Stored data entries
##########
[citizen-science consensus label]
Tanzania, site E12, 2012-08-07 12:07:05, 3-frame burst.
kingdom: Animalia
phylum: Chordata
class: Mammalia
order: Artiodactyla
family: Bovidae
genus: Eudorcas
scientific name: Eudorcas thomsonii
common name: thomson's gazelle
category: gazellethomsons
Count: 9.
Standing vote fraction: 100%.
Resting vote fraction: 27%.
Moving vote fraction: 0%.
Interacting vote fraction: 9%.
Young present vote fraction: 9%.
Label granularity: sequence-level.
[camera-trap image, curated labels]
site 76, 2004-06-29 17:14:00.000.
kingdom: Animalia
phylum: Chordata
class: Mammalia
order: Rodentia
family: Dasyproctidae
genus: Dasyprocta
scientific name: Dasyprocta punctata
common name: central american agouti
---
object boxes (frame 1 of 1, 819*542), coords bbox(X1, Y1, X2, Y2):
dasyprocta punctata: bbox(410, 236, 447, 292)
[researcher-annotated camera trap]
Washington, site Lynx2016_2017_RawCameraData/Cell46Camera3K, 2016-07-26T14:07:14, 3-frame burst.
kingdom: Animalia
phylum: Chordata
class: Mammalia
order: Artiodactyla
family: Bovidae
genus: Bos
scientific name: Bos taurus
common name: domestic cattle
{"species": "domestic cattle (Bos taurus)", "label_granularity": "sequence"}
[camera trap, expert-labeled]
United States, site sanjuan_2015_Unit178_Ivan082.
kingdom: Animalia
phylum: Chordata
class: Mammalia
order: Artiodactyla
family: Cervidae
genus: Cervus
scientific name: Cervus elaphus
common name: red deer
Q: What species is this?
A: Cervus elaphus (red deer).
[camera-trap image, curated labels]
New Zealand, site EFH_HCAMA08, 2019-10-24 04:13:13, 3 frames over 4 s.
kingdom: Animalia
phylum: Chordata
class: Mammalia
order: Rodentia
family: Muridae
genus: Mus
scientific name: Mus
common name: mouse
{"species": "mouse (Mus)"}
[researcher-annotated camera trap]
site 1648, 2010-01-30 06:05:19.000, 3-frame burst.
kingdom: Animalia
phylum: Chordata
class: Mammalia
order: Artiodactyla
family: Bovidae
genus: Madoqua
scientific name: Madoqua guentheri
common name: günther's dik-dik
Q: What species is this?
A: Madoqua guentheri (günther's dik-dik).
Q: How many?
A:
##########
-- EXERCISE PROMPT --
Type out each entry above again, exactly.

-- REPLY TO THE EXERCISE --
[citizen-science consensus label]
Tanzania, site E12, 2012-08-07 12:07:05, 3-frame burst.
kingdom: Animalia
phylum: Chordata
class: Mammalia
order: Artiodactyla
family: Bovidae
genus: Eudorcas
scientific name: Eudorcas thomsonii
common name: thomson's gazelle
category: gazellethomsons
Count: 9.
Standing vote fraction: 100%.
Resting vote fraction: 27%.
Moving vote fraction: 0%.
Interacting vote fraction: 9%.
Young present vote fraction: 9%.
Label granularity: sequence-level.
[camera-trap image, curated labels]
site 76, 2004-06-29 17:14:00.000.
kingdom: Animalia
phylum: Chordata
class: Mammalia
order: Rodentia
family: Dasyproctidae
genus: Dasyprocta
scientific name: Dasyprocta punctata
common name: central american agouti
---
object boxes (frame 1 of 1, 819*542), coords bbox(X1, Y1, X2, Y2):
dasyprocta punctata: bbox(410, 236, 447, 292)
[researcher-annotated camera trap]
Washington, site Lynx2016_2017_RawCameraData/Cell46Camera3K, 2016-07-26T14:07:14, 3-frame burst.
kingdom: Animalia
phylum: Chordata
class: Mammalia
order: Artiodactyla
family: Bovidae
genus: Bos
scientific name: Bos taurus
common name: domestic cattle
{"species": "domestic cattle (Bos taurus)", "label_granularity": "sequence"}
[camera trap, expert-labeled]
United States, site sanjuan_2015_Unit178_Ivan082.
kingdom: Animalia
phylum: Chordata
class: Mammalia
order: Artiodactyla
family: Cervidae
genus: Cervus
scientific name: Cervus elaphus
common name: red deer
Q: What species is this?
A: Cervus elaphus (red deer).
[camera-trap image, curated labels]
New Zealand, site EFH_HCAMA08, 2019-10-24 04:13:13, 3 frames over 4 s.
kingdom: Animalia
phylum: Chordata
class: Mammalia
order: Rodentia
family: Muridae
genus: Mus
scientific name: Mus
common name: mouse
{"species": "mouse (Mus)"}
[researcher-annotated camera trap]
site 1648, 2010-01-30 06:05:19.000, 3-frame burst.
kingdom: Animalia
phylum: Chordata
class: Mammalia
order: Artiodactyla
family: Bovidae
genus: Madoqua
scientific name: Madoqua guentheri
common name: günther's dik-dik
Q: What species is this?
A: Madoqua guentheri (günther's dik-dik).
Q: How many?
A:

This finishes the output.